• [PROBLEM DESCRIPTION]:
In the entries below, find the line containing "The researchers were" and the line containing "The regularization loss penalizes". Copy those two lines and everything between them exactly, and only that.
(Beginning of DATA LISTING)
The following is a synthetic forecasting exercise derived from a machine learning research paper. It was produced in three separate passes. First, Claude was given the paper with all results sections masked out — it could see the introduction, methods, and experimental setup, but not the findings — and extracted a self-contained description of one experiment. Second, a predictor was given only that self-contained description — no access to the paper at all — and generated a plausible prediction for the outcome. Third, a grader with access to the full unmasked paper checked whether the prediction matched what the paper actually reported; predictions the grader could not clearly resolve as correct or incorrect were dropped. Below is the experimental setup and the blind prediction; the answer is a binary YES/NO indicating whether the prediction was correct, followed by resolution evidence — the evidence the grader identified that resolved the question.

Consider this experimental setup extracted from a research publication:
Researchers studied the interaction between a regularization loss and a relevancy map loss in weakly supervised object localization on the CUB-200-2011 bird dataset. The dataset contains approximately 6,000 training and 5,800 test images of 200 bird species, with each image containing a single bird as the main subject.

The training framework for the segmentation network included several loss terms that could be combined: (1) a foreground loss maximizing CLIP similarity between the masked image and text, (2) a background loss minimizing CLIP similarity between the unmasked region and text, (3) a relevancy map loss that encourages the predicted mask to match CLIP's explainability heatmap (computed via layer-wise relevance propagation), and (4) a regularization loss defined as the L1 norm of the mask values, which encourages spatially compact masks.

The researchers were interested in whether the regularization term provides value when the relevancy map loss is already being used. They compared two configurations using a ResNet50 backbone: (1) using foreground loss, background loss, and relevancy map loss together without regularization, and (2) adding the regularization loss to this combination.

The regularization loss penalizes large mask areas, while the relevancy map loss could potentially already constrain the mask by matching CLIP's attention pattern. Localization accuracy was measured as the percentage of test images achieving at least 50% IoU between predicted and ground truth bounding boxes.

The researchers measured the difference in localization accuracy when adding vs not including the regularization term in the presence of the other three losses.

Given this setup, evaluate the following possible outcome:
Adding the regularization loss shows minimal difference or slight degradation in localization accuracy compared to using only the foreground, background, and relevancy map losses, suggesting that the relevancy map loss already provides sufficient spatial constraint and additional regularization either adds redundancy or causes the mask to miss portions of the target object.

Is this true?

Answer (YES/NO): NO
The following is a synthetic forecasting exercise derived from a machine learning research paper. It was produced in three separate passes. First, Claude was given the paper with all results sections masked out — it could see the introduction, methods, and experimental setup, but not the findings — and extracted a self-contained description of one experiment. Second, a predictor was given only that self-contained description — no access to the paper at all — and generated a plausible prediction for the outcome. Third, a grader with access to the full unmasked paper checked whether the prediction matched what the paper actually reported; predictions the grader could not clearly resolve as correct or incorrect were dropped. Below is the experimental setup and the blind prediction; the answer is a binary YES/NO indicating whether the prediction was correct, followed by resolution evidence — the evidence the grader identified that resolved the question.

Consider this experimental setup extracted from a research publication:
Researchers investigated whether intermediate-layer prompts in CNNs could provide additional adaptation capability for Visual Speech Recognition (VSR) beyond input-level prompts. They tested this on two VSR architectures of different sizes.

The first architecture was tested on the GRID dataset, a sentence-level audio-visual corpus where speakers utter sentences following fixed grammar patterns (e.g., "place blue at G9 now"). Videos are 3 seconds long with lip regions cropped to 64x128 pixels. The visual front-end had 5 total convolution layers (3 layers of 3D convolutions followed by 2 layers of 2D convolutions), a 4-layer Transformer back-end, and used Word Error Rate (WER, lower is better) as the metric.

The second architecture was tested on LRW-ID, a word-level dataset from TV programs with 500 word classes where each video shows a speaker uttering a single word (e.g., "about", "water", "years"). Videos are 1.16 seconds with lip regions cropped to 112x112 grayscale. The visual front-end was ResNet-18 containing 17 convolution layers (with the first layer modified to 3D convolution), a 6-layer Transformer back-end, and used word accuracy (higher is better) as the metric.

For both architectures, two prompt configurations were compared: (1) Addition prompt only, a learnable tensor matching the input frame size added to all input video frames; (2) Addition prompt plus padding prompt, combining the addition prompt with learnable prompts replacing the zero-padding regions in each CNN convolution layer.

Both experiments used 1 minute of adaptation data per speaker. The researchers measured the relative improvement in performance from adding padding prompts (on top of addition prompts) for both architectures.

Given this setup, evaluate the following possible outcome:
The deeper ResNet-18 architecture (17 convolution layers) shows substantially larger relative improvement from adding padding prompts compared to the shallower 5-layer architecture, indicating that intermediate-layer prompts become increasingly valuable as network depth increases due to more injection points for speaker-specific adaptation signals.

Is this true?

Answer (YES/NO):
(End of DATA LISTING)
• [RESULT OF THE TASK]:
The researchers were interested in whether the regularization term provides value when the relevancy map loss is already being used. They compared two configurations using a ResNet50 backbone: (1) using foreground loss, background loss, and relevancy map loss together without regularization, and (2) adding the regularization loss to this combination.

The regularization loss penalizes large mask areas, while the relevancy map loss could potentially already constrain the mask by matching CLIP's attention pattern. Localization accuracy was measured as the percentage of test images achieving at least 50% IoU between predicted and ground truth bounding boxes.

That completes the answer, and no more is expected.